— Task details —
An exact, complete copy of the entries is what is needed.

----- Information -----

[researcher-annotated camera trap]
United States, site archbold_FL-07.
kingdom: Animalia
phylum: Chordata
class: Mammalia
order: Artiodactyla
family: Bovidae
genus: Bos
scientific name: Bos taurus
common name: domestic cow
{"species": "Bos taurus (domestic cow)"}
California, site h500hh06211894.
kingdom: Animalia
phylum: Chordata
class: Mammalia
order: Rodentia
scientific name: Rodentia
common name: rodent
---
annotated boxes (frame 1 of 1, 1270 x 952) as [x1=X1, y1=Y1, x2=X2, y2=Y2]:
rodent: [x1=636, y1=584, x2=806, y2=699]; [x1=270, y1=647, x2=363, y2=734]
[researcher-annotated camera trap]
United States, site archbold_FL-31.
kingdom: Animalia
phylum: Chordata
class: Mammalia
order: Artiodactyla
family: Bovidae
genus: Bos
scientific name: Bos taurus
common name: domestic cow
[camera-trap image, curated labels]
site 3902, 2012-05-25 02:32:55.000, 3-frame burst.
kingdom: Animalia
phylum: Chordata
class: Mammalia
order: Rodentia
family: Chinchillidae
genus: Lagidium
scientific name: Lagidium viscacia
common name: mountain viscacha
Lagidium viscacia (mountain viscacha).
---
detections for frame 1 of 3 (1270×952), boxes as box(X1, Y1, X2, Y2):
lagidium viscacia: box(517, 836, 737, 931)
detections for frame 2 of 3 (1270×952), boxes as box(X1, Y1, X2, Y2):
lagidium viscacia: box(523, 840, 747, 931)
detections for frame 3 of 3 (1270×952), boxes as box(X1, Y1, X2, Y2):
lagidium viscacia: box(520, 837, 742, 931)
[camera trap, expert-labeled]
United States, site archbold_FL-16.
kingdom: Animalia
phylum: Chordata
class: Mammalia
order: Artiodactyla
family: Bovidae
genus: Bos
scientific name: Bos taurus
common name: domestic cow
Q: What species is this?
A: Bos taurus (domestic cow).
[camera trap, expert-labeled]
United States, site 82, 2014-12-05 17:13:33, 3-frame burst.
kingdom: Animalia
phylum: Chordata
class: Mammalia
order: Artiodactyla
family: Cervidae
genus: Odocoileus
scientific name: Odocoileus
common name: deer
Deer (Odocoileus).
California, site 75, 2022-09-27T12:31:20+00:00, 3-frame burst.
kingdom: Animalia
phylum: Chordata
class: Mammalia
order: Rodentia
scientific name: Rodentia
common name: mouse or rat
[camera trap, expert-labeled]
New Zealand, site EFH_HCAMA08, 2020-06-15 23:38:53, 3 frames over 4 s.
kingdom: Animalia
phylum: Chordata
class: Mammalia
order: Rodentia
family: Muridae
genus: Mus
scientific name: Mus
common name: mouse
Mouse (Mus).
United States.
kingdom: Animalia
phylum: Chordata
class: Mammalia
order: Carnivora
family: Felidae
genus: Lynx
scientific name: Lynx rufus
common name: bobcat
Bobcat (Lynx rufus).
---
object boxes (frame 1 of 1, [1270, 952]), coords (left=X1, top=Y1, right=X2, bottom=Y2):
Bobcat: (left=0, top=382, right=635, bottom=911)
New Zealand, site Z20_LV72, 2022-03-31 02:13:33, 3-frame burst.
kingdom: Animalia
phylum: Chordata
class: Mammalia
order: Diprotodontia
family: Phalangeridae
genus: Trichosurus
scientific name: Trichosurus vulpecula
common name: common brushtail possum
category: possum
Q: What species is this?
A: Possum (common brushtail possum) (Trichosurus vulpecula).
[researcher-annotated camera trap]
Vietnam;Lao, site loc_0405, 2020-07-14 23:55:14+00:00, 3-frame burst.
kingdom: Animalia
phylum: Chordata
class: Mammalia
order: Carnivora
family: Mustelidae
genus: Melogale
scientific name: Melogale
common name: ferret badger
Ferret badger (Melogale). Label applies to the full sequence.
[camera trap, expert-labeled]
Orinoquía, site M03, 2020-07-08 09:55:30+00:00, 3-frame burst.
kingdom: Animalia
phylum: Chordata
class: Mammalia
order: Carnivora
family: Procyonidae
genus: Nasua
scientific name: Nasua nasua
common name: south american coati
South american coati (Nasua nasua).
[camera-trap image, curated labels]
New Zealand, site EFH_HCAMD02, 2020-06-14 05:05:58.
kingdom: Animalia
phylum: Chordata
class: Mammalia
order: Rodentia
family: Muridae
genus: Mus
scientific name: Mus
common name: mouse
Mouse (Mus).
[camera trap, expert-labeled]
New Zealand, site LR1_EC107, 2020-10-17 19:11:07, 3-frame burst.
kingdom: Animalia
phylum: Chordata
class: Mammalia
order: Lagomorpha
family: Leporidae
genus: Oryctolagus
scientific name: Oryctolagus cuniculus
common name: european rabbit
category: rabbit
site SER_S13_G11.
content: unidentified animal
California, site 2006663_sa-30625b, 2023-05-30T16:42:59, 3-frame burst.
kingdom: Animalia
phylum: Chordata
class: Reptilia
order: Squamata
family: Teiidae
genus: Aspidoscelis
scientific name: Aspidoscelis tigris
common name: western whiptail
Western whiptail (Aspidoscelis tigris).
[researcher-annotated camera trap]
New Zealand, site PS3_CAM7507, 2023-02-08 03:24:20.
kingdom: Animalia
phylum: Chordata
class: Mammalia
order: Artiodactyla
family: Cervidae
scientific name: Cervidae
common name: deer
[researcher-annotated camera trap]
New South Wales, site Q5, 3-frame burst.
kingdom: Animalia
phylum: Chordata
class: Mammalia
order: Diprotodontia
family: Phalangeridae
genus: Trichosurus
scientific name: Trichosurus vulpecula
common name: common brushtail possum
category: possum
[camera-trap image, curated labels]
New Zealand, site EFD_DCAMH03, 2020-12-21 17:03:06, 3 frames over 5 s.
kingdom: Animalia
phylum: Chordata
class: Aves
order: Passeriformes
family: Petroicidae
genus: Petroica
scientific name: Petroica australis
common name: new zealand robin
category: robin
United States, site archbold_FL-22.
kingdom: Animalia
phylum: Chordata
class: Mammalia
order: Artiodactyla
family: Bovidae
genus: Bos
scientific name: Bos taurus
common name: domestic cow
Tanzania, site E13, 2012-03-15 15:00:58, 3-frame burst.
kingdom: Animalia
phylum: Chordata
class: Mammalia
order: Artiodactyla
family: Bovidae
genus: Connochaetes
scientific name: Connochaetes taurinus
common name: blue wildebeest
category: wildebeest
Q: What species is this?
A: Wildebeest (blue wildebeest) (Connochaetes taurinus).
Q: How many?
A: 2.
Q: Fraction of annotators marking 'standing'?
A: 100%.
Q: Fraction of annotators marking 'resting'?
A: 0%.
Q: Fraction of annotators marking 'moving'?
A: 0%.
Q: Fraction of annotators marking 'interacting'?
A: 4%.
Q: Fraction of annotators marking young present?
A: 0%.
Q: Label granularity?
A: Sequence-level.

-----

— Expected answer —
[researcher-annotated camera trap]
United States, site archbold_FL-07.
kingdom: Animalia
phylum: Chordata
class: Mammalia
order: Artiodactyla
family: Bovidae
genus: Bos
scientific name: Bos taurus
common name: domestic cow
{"species": "Bos taurus (domestic cow)"}
California, site h500hh06211894.
kingdom: Animalia
phylum: Chordata
class: Mammalia
order: Rodentia
scientific name: Rodentia
common name: rodent
---
annotated boxes (frame 1 of 1, 1270 x 952) as [x1=X1, y1=Y1, x2=X2, y2=Y2]:
rodent: [x1=636, y1=584, x2=806, y2=699]; [x1=270, y1=647, x2=363, y2=734]
[researcher-annotated camera trap]
United States, site archbold_FL-31.
kingdom: Animalia
phylum: Chordata
class: Mammalia
order: Artiodactyla
family: Bovidae
genus: Bos
scientific name: Bos taurus
common name: domestic cow
[camera-trap image, curated labels]
site 3902, 2012-05-25 02:32:55.000, 3-frame burst.
kingdom: Animalia
phylum: Chordata
class: Mammalia
order: Rodentia
family: Chinchillidae
genus: Lagidium
scientific name: Lagidium viscacia
common name: mountain viscacha
Lagidium viscacia (mountain viscacha).
---
detections for frame 1 of 3 (1270×952), boxes as box(X1, Y1, X2, Y2):
lagidium viscacia: box(517, 836, 737, 931)
detections for frame 2 of 3 (1270×952), boxes as box(X1, Y1, X2, Y2):
lagidium viscacia: box(523, 840, 747, 931)
detections for frame 3 of 3 (1270×952), boxes as box(X1, Y1, X2, Y2):
lagidium viscacia: box(520, 837, 742, 931)
[camera trap, expert-labeled]
United States, site archbold_FL-16.
kingdom: Animalia
phylum: Chordata
class: Mammalia
order: Artiodactyla
family: Bovidae
genus: Bos
scientific name: Bos taurus
common name: domestic cow
Q: What species is this?
A: Bos taurus (domestic cow).
[camera trap, expert-labeled]
United States, site 82, 2014-12-05 17:13:33, 3-frame burst.
kingdom: Animalia
phylum: Chordata
class: Mammalia
order: Artiodactyla
family: Cervidae
genus: Odocoileus
scientific name: Odocoileus
common name: deer
Deer (Odocoileus).
California, site 75, 2022-09-27T12:31:20+00:00, 3-frame burst.
kingdom: Animalia
phylum: Chordata
class: Mammalia
order: Rodentia
scientific name: Rodentia
common name: mouse or rat
[camera trap, expert-labeled]
New Zealand, site EFH_HCAMA08, 2020-06-15 23:38:53, 3 frames over 4 s.
kingdom: Animalia
phylum: Chordata
class: Mammalia
order: Rodentia
family: Muridae
genus: Mus
scientific name: Mus
common name: mouse
Mouse (Mus).
United States.
kingdom: Animalia
phylum: Chordata
class: Mammalia
order: Carnivora
family: Felidae
genus: Lynx
scientific name: Lynx rufus
common name: bobcat
Bobcat (Lynx rufus).
---
object boxes (frame 1 of 1, [1270, 952]), coords (left=X1, top=Y1, right=X2, bottom=Y2):
Bobcat: (left=0, top=382, right=635, bottom=911)
New Zealand, site Z20_LV72, 2022-03-31 02:13:33, 3-frame burst.
kingdom: Animalia
phylum: Chordata
class: Mammalia
order: Diprotodontia
family: Phalangeridae
genus: Trichosurus
scientific name: Trichosurus vulpecula
common name: common brushtail possum
category: possum
Q: What species is this?
A: Possum (common brushtail possum) (Trichosurus vulpecula).
[researcher-annotated camera trap]
Vietnam;Lao, site loc_0405, 2020-07-14 23:55:14+00:00, 3-frame burst.
kingdom: Animalia
phylum: Chordata
class: Mammalia
order: Carnivora
family: Mustelidae
genus: Melogale
scientific name: Melogale
common name: ferret badger
Ferret badger (Melogale). Label applies to the full sequence.
[camera trap, expert-labeled]
Orinoquía, site M03, 2020-07-08 09:55:30+00:00, 3-frame burst.
kingdom: Animalia
phylum: Chordata
class: Mammalia
order: Carnivora
family: Procyonidae
genus: Nasua
scientific name: Nasua nasua
common name: south american coati
South american coati (Nasua nasua).
[camera-trap image, curated labels]
New Zealand, site EFH_HCAMD02, 2020-06-14 05:05:58.
kingdom: Animalia
phylum: Chordata
class: Mammalia
order: Rodentia
family: Muridae
genus: Mus
scientific name: Mus
common name: mouse
Mouse (Mus).
[camera trap, expert-labeled]
New Zealand, site LR1_EC107, 2020-10-17 19:11:07, 3-frame burst.
kingdom: Animalia
phylum: Chordata
class: Mammalia
order: Lagomorpha
family: Leporidae
genus: Oryctolagus
scientific name: Oryctolagus cuniculus
common name: european rabbit
category: rabbit
site SER_S13_G11.
content: unidentified animal
California, site 2006663_sa-30625b, 2023-05-30T16:42:59, 3-frame burst.
kingdom: Animalia
phylum: Chordata
class: Reptilia
order: Squamata
family: Teiidae
genus: Aspidoscelis
scientific name: Aspidoscelis tigris
common name: western whiptail
Western whiptail (Aspidoscelis tigris).
[researcher-annotated camera trap]
New Zealand, site PS3_CAM7507, 2023-02-08 03:24:20.
kingdom: Animalia
phylum: Chordata
class: Mammalia
order: Artiodactyla
family: Cervidae
scientific name: Cervidae
common name: deer
[researcher-annotated camera trap]
New South Wales, site Q5, 3-frame burst.
kingdom: Animalia
phylum: Chordata
class: Mammalia
order: Diprotodontia
family: Phalangeridae
genus: Trichosurus
scientific name: Trichosurus vulpecula
common name: common brushtail possum
category: possum
[camera-trap image, curated labels]
New Zealand, site EFD_DCAMH03, 2020-12-21 17:03:06, 3 frames over 5 s.
kingdom: Animalia
phylum: Chordata
class: Aves
order: Passeriformes
family: Petroicidae
genus: Petroica
scientific name: Petroica australis
common name: new zealand robin
category: robin
United States, site archbold_FL-22.
kingdom: Animalia
phylum: Chordata
class: Mammalia
order: Artiodactyla
family: Bovidae
genus: Bos
scientific name: Bos taurus
common name: domestic cow
Tanzania, site E13, 2012-03-15 15:00:58, 3-frame burst.
kingdom: Animalia
phylum: Chordata
class: Mammalia
order: Artiodactyla
family: Bovidae
genus: Connochaetes
scientific name: Connochaetes taurinus
common name: blue wildebeest
category: wildebeest
Q: What species is this?
A: Wildebeest (blue wildebeest) (Connochaetes taurinus).
Q: How many?
A: 2.
Q: Fraction of annotators marking 'standing'?
A: 100%.
Q: Fraction of annotators marking 'resting'?
A: 0%.
Q: Fraction of annotators marking 'moving'?
A: 0%.
Q: Fraction of annotators marking 'interacting'?
A: 4%.
Q: Fraction of annotators marking young present?
A: 0%.
Q: Label granularity?
A: Sequence-level.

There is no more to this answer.